I've always considered myself the "hopeless romantic" type, and I've always hoped I'd have a relatively normal, happy, fulfilling "love life". But, I'm now 24, going on 25, and I've had zero success whatsoever. The loneliness and lack of intimacy have really been wearing me down over the years. I rarely encounter girls I like enough to want to ask out on a date, and because it's so rare that when I do find someone, I get so emotionally invested so quickly, that when they inevitably turn me down, it wrecks me. I'm still very much hung up over the last girl I was into, and that was months ago (although, it doesn't help matters that I still see her pretty regularly; that's out of my control, though).
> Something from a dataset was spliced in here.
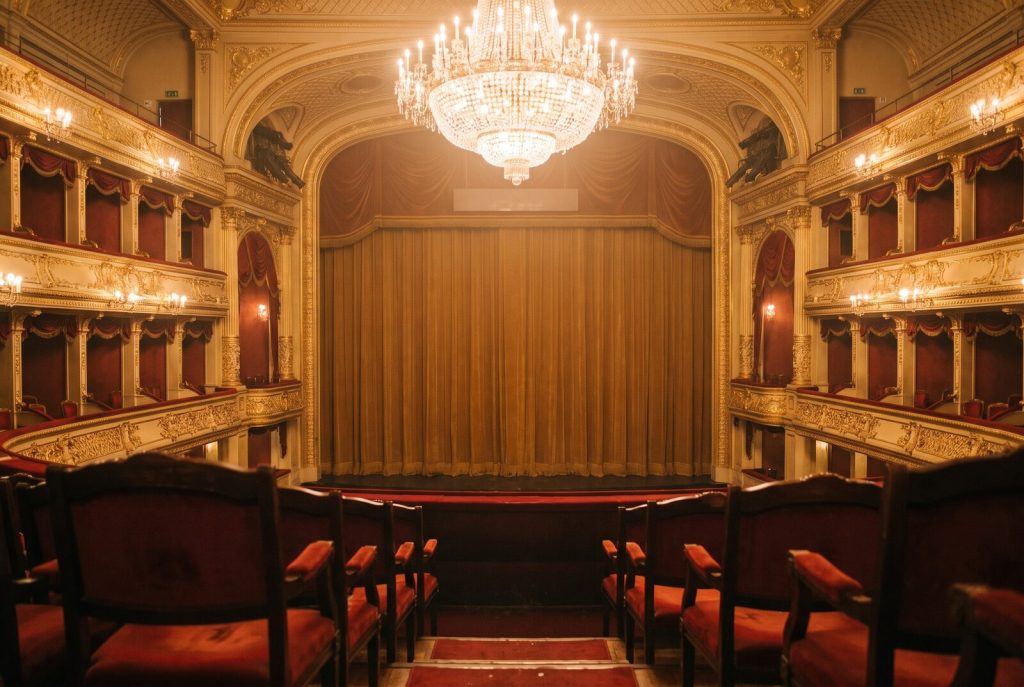 Sala di un teatro storico con palchi dorati e lampadario acceso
Honestly, I can't say I believe it's possible for me to have any of that. I've been questioning whether there's anyone out there for me for the longest time, and now more than ever, I don't think I believe there is. And even if there is, I'll never be good enough for them to want to be with me. So, the only logical thing I can think to do is figure out how to "turn it off", "shut it down", if you will. I'm not just talking about being "okay with being alone", I'm saying I want to completely submit to the idea that I cannot have anyone in my life. I don't want to ever have "feelings" for a girl again. I want to be completely numb and resistant to the idea of dating, being in a relationship, etc. I basically want to not want it.
But how exactly do you go about doing that? Especially when I've always been that "hopeless romantic" type, and I've always wanted that "love life" so badly? How do I just remove that from myself?